Because you're a Drywall Talk member you get 10% off.
And any purchase over $200 you get a free shirt! You can choose between white, black or red. :thumbsup:
http://www.walltools.com/wall-tools-tee-shirt.html
Oh! Also, with every purchase you accumulate Wall Points which can be redeemed for future purchases.


----------



## Masterpiece (Mar 29, 2010)

Cool, I appreciate the heads up!


----------



## wrenchmonkey4 (Jul 25, 2012)

Masterpiece said:


> Hey guys, I hope this isn't OT but I'm ordering a bunch of various sized stainless knives (no offense to you trowel guys lol) and was wondering if AW ever has coupon codes or where to get them? I've bought a few hundred $$ from them this year which is nothing for you auto tapers but it would be nice if I could get at free shipping or something sometimes...
> 
> Thanks!
> 
> Jeremy


DONT KNOW IF YOU GUYS KNOW ABOUT ZORO TOOLS, THEY ARE A GOOD SOURCE FOR TONS OF STUFF, I SPENDS HUNDREDS THERE EVERY MONTH (AND SAVE HUNDREDS TOO) AND THERE ARE COUPON CODES + FREE UPS GROUND ON ORDERS OVER $50.
I JUST LOOKED FOR KNIVES AND THEY HAVE HYDE, MARSHALLTOWN, GOLDBLATT AND SOME CHEAP ONES.
http://www.zorotools.com/s/cn-Drywall%20and%20Plastering%20Tools/c-4406/
ITS AN OPTION
COUPON CODES FOUND AT RETAILMENOT.COM
$20 OFF ORDER OF $75+ (PCMOFF)
MY ORDERS ARRIVE IN 2-3 DAYS


----------



## Bazooka-Joe (Dec 31, 2010)

kim at All-wall gives 10 off for DWT members, tell him you heard it on DWT


----------



## Bazooka-Joe (Dec 31, 2010)

PrecisionTaping said:


> Order from WallTools instead.
> Because you're a Drywall Talk member you get 10% off.
> And any purchase over $200 you get a free shirt!
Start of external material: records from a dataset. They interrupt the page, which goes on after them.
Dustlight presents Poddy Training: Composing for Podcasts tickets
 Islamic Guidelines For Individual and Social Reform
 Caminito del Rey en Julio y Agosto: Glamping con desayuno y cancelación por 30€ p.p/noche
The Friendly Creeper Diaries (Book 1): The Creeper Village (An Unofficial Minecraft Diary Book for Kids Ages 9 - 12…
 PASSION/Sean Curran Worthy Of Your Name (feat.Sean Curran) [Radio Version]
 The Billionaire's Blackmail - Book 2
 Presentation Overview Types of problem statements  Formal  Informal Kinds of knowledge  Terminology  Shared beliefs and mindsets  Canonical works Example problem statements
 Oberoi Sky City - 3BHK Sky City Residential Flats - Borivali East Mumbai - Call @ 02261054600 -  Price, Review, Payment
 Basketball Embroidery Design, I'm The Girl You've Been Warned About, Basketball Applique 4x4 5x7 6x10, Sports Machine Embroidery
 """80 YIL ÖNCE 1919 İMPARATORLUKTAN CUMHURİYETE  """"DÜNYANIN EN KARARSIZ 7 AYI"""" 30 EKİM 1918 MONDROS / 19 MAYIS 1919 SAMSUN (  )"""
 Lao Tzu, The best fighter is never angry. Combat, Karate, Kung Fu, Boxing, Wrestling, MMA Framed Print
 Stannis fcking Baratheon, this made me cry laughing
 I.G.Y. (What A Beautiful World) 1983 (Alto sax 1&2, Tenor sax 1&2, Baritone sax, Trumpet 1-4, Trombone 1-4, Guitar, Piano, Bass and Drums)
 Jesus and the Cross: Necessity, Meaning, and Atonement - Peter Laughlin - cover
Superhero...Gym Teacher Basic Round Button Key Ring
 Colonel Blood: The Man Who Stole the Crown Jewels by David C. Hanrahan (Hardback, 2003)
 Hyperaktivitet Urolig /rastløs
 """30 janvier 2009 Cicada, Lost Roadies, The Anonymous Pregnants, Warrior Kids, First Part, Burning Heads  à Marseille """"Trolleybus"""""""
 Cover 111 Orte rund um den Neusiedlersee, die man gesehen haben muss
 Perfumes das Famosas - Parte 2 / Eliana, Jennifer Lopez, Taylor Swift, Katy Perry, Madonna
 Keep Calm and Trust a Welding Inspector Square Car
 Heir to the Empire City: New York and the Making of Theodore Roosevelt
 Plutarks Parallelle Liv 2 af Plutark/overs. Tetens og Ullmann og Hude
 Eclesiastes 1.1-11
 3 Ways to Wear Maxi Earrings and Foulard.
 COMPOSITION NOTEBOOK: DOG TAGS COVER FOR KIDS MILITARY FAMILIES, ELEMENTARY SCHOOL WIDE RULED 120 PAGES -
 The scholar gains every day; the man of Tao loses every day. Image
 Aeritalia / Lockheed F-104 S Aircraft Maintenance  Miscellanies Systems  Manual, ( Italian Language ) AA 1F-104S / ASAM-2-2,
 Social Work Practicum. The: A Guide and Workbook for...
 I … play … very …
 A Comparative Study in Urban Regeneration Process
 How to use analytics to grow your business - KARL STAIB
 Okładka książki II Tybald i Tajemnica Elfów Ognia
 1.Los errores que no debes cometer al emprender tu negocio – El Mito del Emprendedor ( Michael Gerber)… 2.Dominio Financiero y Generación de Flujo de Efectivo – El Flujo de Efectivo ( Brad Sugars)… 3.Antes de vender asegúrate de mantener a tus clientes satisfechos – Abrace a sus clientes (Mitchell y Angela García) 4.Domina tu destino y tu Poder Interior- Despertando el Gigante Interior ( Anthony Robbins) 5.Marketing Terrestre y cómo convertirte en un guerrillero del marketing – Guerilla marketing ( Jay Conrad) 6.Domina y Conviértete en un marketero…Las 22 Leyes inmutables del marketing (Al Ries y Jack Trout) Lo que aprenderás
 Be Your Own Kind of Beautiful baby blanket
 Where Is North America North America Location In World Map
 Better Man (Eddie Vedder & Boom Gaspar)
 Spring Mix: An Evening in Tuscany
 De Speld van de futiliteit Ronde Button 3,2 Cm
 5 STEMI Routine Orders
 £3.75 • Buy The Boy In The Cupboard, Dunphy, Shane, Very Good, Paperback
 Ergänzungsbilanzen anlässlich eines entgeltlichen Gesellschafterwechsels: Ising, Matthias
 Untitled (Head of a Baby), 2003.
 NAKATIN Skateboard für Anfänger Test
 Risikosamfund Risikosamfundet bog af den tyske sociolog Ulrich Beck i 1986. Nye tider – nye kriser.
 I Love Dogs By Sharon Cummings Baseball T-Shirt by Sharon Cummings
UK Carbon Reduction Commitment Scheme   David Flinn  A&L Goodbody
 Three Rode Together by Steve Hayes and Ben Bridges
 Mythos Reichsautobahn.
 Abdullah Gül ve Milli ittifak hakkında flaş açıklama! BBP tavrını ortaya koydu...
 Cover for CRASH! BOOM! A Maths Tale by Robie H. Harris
You can choose between white, black or red. :thumbsup:
> http://www.walltools.com/wall-tools-tee-shirt.html
> ...


glad ya never made a Video of that shirt:jester:


----------



## Mudshark (Feb 8, 2009)

Bazooka-Joe said:


> glad ya never made a Video of that shirt:jester:


I think that is PT's profile picture on PLENTY OF FISH :whistling2:


----------



## Bazooka-Joe (Dec 31, 2010)

Mudshark said:


> I think that is PT's profile picture on PLENTY OF FISH :whistling2:


----------



## Bazooka-Joe (Dec 31, 2010)

Mudshark said:


> I think that is PT's profile picture on PLENTY OF FISH :whistling2:


wonder is your dwt pic your POF profile pic?


----------



## TheToolDr (Nov 27, 2009)

*All-Wall Coupons*

All-Wall Equipment always offers special discounted pricing to Drywall Talk members, in addition to monthly promotional coupons on qualified purchases!
Drywall Talk members may contact us directly at (800) 929-0927 (in North America) or +1-206.414.7820 (International). Just mention you are a Drywall Talk member at time of order to get your discounts.
You may also email [email protected] directly with items you are interested in purchasing and Kim will be glad to put together the best possible combination of discount, coupons and shipping consideration in a custom quote.
The Tool Dr


----------



## Mudshark (Feb 8, 2009)

wrenchmonkey4 said:


> DONT KNOW IF YOU GUYS KNOW ABOUT ZORO TOOLS, THEY ARE A GOOD SOURCE FOR TONS OF STUFF, I SPENDS HUNDREDS THERE EVERY MONTH (AND SAVE HUNDREDS TOO) AND THERE ARE COUPON CODES + FREE UPS GROUND ON ORDERS OVER $50.
> I JUST LOOKED FOR KNIVES AND THEY HAVE HYDE, MARSHALLTOWN, GOLDBLATT AND SOME CHEAP ONES.
> http://www.zorotools.com/s/cn-Drywall and Plastering Tools/c-4406/
> ITS AN OPTION
> ...


I checked out their website wrenchmonkey4. Not overly impressed with the lack of inventory on their site or the ease of using their website. :yawn:


----------



## wrenchmonkey4 (Jul 25, 2012)

Mudshark said:


> I checked out their website wrenchmonkey4. Not overly impressed with the lack of inventory on their site or the ease of using their website. :yawn:


YEAH NOT TOO EASY TO NAVIGATE AND NOT A DRYWALL TOOL STORE BUT THEN AGAIN IM NOT A DRYWALL CONTRACTOR.... I USE EM FOR MISCELLANEOUS HARDWARE AND RAW MATERIALS FOR MACHINING PARTS AND MAKING TOOLING FOR MY LATHE.
JUST THROWING OUT OPTIONS HERE:detective:


----------



## Masterpiece (Mar 29, 2010)

I was in a hurry since a couple of the tools are a gift for a friend so I went ahead with the order last night but will keep the emailing ahead option in mind next time. I usually order stuff at night so it's usually too late to call....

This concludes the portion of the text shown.